Problems

Familial problems


Relationship problems that resulted from Internet addiction have been undermined by its current popularity and widespread utility. Dr Kimberly Young (1996) discovered that serious relationship problems were reported by 53% of Internet addicts surveyed. Marriages, dating relationships, parent-child relationships, and close friendships have been noted to be heavily damaged by "net binges." Addicts will spend progressively less time engaging in personal contact with other people in exchange for solitary time with a computer.

When addictive behavior persists, arguments about the heightened volume of time and energy spent on-line soon results, but such complaints are often dismissed and deflected as part

of the denial exhibited by the addicts, with retorts such as "I don’t have a problem” or “I’m just de-stressing”. These arguments will surface more and more frequently when an addict experiences tolerance and hence, spends more time online. Sooner or later, a schism would result between the addict and his or her spouse or family members.

Marriages are apparently the most severely affected as usage of Internet interferes with responsibilities and obligations at home, and it is usually the spouse who takes up these neglected chores and frequently feels like a "Cyber-widow." Addicted on-line users tend to wield the Internet as an excuse to avoid doing necessary but reluctantly performed daily chores such as doing the laundry or cutting the lawn. Even important responsibilities such as caring for their children are ignored. For example, one mother forgot such things as picking up her children after school, to make them meals, and to put them in bed because she was so consumed by her Internet use.

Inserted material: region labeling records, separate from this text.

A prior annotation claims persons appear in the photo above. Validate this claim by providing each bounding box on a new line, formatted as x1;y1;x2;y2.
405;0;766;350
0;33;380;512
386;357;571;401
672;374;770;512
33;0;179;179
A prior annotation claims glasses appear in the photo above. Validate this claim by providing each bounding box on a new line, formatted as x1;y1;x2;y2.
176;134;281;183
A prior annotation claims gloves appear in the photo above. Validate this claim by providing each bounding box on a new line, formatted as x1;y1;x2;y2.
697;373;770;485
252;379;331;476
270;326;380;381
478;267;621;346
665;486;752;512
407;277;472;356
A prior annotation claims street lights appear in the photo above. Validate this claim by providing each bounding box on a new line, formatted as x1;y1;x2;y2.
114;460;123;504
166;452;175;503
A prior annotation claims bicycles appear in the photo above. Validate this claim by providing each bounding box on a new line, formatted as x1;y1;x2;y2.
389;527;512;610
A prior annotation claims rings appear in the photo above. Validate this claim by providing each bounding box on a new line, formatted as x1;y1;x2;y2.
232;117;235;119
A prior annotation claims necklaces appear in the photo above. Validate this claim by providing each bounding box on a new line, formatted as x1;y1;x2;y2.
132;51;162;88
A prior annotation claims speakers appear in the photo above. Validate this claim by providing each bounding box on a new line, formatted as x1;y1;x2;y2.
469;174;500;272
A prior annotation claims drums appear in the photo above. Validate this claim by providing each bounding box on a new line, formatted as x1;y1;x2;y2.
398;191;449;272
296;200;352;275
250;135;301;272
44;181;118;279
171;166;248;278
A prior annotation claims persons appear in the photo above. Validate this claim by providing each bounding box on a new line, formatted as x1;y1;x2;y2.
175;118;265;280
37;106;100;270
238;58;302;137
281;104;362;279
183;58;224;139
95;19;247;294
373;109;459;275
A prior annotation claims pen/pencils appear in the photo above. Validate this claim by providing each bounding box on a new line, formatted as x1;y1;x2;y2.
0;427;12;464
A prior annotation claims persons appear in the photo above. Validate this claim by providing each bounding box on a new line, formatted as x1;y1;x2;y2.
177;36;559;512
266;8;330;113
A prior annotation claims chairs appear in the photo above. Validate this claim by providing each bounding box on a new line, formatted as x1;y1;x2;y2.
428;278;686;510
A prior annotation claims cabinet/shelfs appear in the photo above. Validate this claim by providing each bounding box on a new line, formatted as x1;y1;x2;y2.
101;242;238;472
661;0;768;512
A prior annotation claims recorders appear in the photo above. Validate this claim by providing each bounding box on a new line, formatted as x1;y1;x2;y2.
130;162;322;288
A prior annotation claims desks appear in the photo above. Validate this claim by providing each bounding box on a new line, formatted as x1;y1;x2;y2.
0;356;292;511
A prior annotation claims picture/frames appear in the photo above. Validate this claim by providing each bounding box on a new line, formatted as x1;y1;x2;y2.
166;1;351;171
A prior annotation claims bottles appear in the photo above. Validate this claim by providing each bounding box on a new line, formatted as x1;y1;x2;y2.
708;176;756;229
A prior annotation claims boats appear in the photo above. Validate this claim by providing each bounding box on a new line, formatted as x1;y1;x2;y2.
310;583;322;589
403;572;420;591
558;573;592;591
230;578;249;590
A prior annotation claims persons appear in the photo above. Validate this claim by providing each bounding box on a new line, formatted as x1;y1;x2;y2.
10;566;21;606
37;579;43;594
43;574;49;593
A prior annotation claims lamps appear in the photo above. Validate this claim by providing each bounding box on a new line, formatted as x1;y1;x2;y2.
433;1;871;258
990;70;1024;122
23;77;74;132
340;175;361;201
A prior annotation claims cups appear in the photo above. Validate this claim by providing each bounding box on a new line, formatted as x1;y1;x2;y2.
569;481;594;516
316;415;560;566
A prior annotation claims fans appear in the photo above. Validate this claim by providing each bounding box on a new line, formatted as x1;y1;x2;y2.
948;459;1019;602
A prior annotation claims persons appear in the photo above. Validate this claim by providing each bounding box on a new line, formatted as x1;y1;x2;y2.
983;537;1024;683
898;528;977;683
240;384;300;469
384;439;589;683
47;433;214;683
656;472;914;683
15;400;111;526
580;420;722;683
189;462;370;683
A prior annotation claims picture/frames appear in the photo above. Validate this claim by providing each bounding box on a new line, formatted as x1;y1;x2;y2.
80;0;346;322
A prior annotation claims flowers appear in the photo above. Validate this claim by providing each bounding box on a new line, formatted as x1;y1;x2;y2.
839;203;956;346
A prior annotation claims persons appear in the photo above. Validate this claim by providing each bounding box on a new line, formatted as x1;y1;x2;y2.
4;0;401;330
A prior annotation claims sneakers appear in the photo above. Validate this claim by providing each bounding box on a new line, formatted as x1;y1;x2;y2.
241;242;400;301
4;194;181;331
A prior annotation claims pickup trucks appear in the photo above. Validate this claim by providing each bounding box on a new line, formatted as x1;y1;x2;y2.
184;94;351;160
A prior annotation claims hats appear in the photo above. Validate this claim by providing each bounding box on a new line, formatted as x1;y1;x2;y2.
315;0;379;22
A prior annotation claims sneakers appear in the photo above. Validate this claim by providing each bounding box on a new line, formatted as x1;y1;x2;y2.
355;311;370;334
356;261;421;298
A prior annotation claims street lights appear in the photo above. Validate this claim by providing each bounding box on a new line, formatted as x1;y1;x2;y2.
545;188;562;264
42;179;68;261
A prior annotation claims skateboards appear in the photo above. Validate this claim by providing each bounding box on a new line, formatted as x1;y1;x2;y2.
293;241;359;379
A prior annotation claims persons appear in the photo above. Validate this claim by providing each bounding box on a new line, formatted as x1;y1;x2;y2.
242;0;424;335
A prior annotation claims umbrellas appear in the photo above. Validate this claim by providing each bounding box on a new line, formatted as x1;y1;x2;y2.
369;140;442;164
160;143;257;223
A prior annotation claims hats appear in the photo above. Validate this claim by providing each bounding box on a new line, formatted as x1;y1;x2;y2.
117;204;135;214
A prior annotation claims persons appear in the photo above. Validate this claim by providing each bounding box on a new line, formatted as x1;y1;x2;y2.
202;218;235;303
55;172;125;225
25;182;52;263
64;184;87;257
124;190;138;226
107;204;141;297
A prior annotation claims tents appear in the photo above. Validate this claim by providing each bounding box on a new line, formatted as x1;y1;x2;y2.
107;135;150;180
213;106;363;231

Matrimonial lawyers have reported a rise in divorce cases due to cyber-relationships. Individuals may form on-line relationships which may diminish the amount of time spent with real life partners. The addicted spouse secludes him or herself and decline to be engaged in previously enjoyed activities such as going out to dinner or travel, and preferring the company of on-line companions. The ability to carry out romantic and sexual relationships on-line further deteriorates the stability of real life couples. The addicted spouse will continue to emotionally and socially withdraw from the marriage, exhausting more energy instead to maintain the recently discovered on-line "lovers" and neglecting their partners in the process. “More relationships are breaking up because of spouses sneaking out of bed to check e-mail in the middle of the night, “said, Dr. Elias Aboujaoude -- principal author of the study and head of the Impulse Control Disorders Clinic at Stanford University School of Medicine

In addition, the addicted individual may lie to his or her family members about the duration of their Internet sessions or lie to them about the expenses incurred due to his Internet addiction problem. This will result in his family members not trusting him or her and hence, putting a once stable relationship in a precarious position.